As tardes de Verão tiveram quase sempre,
no meu imaginário, três ou quatro bandas sonoras, monótonas, taciturnas e muito
pouco animadoras. Hoje não é excepção. A sirene dos bombeiros lamenta-se
arrastadamente, fecho os estores e imagino que seja noite, com a sua longa
túnica pontilhada aqui e ali com tremeluzentes pontos, longos, inimagináveis
distâncias de tempos em que eu, deduzo, fosse um outro qualquer aglomerado de
átomos, uma abundância relativa noutras percentagens, um isótopo ou apenas e só
o pontilhado feliz e errante dos electrões que surgem e desaparecem nos
diferentes níveis de energia. Ouço os carros zunirem, alternamente, novamente,
a sirene dos bombeiros brame na quente tarde enquanto alguém se queixa do
barulho,
- há quem tenha crianças para dormir
Sacudo a cabeça, antes fosse noite e todas
as vozes que não chegam ao céu se calassem por momentos, se cingissem ao gutural
arrastado de um ronco que sai da cavernosa reentrância para o vazio, que é a
boca de quem protesta.
- não se pode com este cheiro a fumo nas
casas
Ouço por entre o barulho do longo tapete
castanho com riscas cor-de-laranja, ondulando ao sabor da jugular força de
braços, a maré de pó que se esbate na praia das janelas dos pisos inferiores.
Não, não se pode com o fumo.

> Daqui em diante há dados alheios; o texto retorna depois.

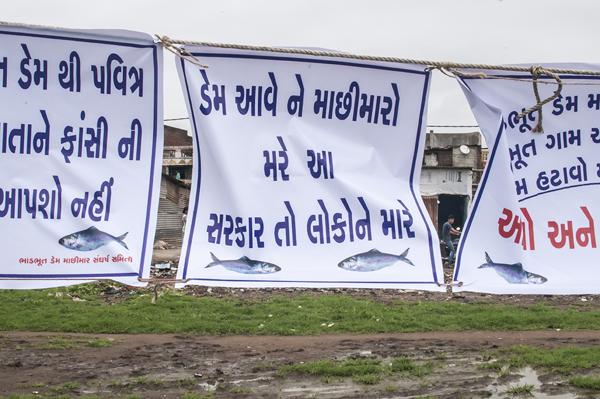BhadbhutBarrage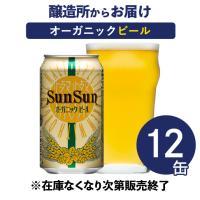 クラフトビール beer サンサンオーガニック 12缶セット 地ビール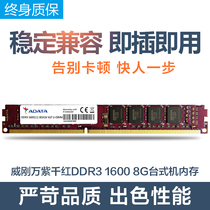 ADATA ddr3 1600 8G Memory Bar для настольных ПК 8G Gaming Veyron PC Memory Bar 1333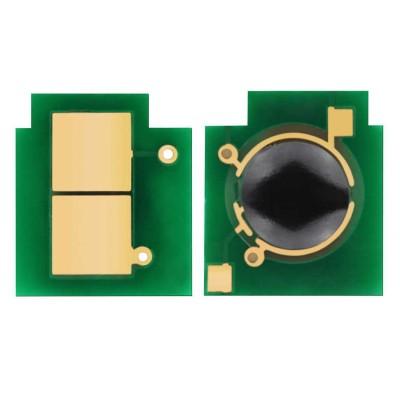 HP CC364X Toner Chip P4015-P4515 (24k)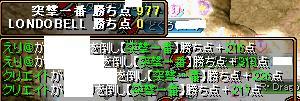 20080101172003.jpg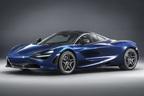 アトランティック・ブルーのカラーが美しいマクラーレン 720Sの特別モデル初公開【ジュネーブショー2018】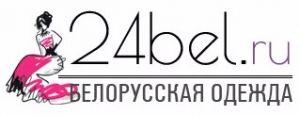 24Bel.ru - женская одежда из Беларуси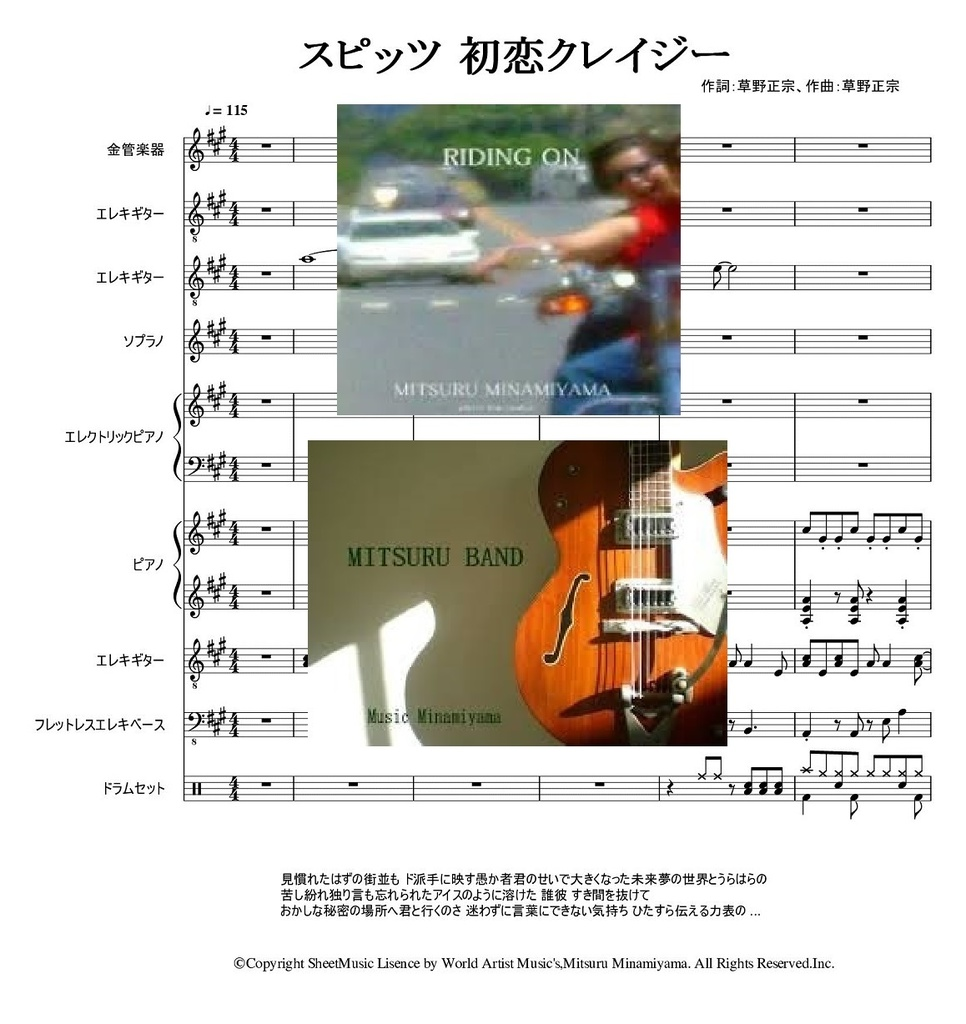 スピッツ 初恋クレイジー 音源つき #東方Project 【楽譜ストア】
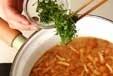 納豆汁の作り方2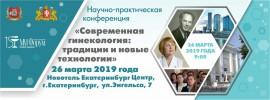 """Научно-практическая конференция """"Современная гинекология: традиции и новые технологии"""""""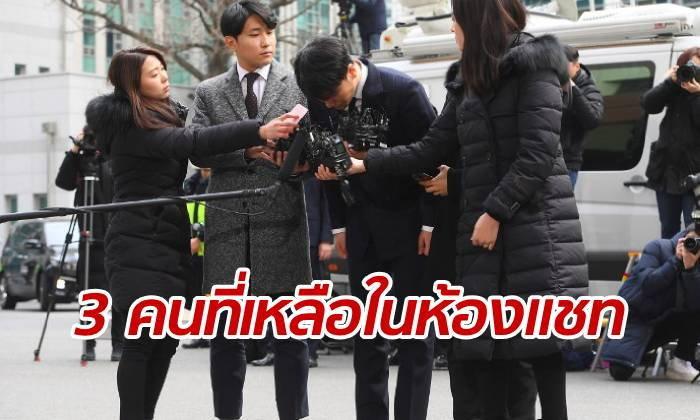 กระพือไม่หยุด! สื่อเกาหลีใต้บอกใบ้ 3 คนสุดท้ายแก๊งซึงรี-จองจุนยอง ร่วมแชทสยิวสุดฉาว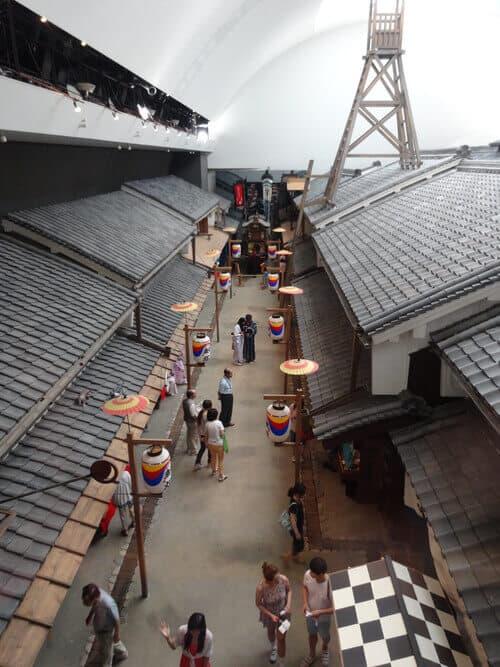 Museum of Housing and Living Osaka Japan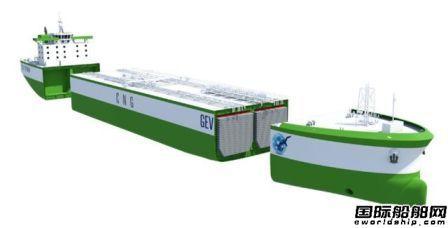 GEV将订造4艘压缩天然气运输船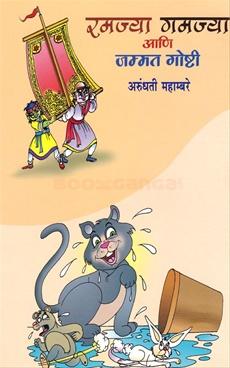 Ramajya Gamajya Aani Jammat Goshti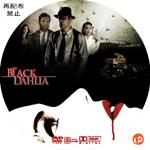 ブラック・ダリア DVDラベル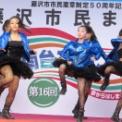 第16回湘南台ファンタジア2014 その22(ファンキッズ湘南台)の6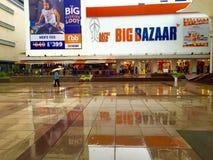 Hipermercado grande do bazar, mais baixo Parel, Mumbai imagens de stock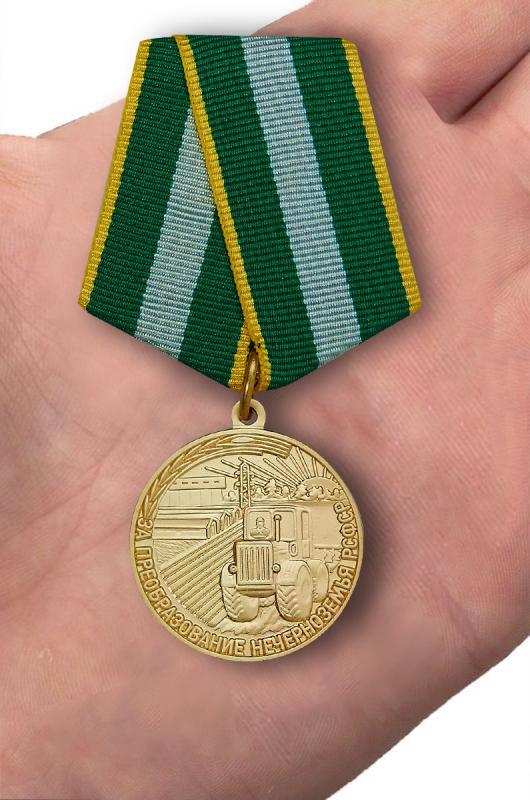 """Точная копия медали """"За преобразование Нечерноземья РСФСР"""" только в Военпро"""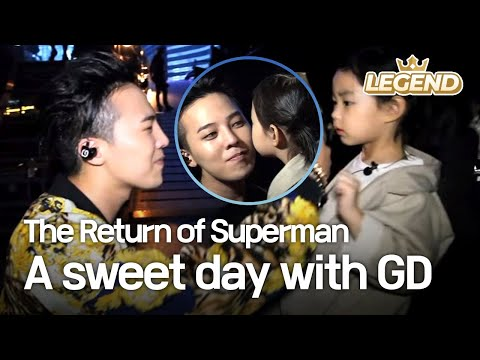 Xxx Mp4 The Return Of Superman A Sweet Day With GD 3gp Sex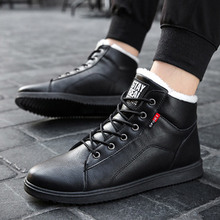 Warm Snow Boots Winter Cotton Men Casual Shoes Leather Man A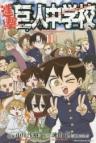 【コミック】進撃!巨人中学校(11)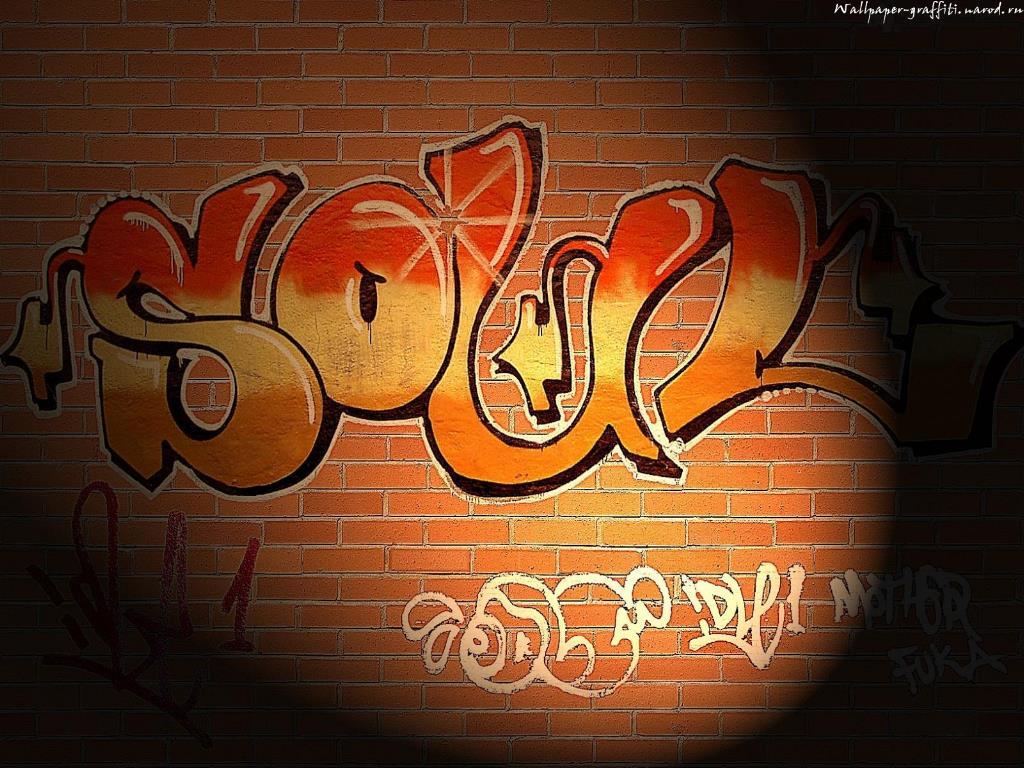 Лучшая фотография с сайта Обои граффити на Wallpaper-Graffiti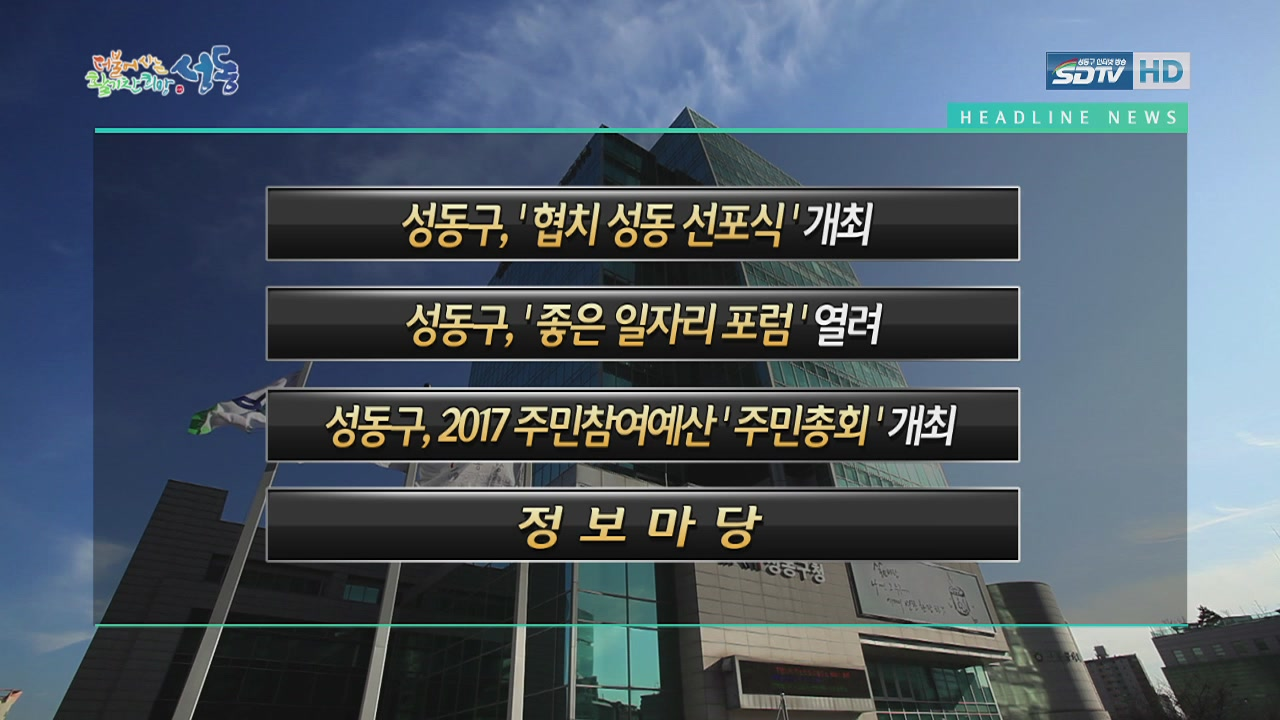 [38회]성동포커스...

Acredito que o lamentar se deva ao cheiro que se
incrusta nas narinas e não, nem por um momento, pelas assustadas aves
afugentadas pelo fumo, os coelhos e lebres, os raros esquilos, os inusitados
texugos que não acreditam ter visto, as fogueadas raposas e toda a bicharada
alada, corredora ou rastejante, fugindo para proteger o pelo, a pele, a
quitina.
- esta nortada, dá cabo da praia e das
férias, que nojo
E claro, o enjoado opinar dever-se-á,
tampouco, pela necessidade de dobrar o guarda-sol, escarrar e abafar duas ou
três beatas na areia acompanhadas pela garrafa de cerveja, deixar para trás o
pau do gelado ou o brinquedo que saiu no HappyMeal. Nunca seria preocupação
pelo alimentar das labaredas que continuam sem dar descanso a centenas de
homens e mulheres, enfarruscados, com o cansaço a gotejar nas faces.
- às tantas são eles que chegam o lume
para ganhar uns trocos
E nada me surpreende mais depois disto.
Rio num esgar de escárnio e divirto-me a imaginar os seus próprios umbigos como
um sepulcral buraco negro para onde escorre toda a estupidez que exala dos
pensamentos em forma de opiniões.
- não se pode com o que escreves
E nada mais do que fazendo a vontade a
quem se habitua a ser parede, continuo a azedar-me e fico-me por aqui. Um dia
deslevedo-me, volto a ser cereal e daí ao suor da mão de um agricultor bastará
um fino cordão de prata para voltar ao local de onde não deveria ter saído.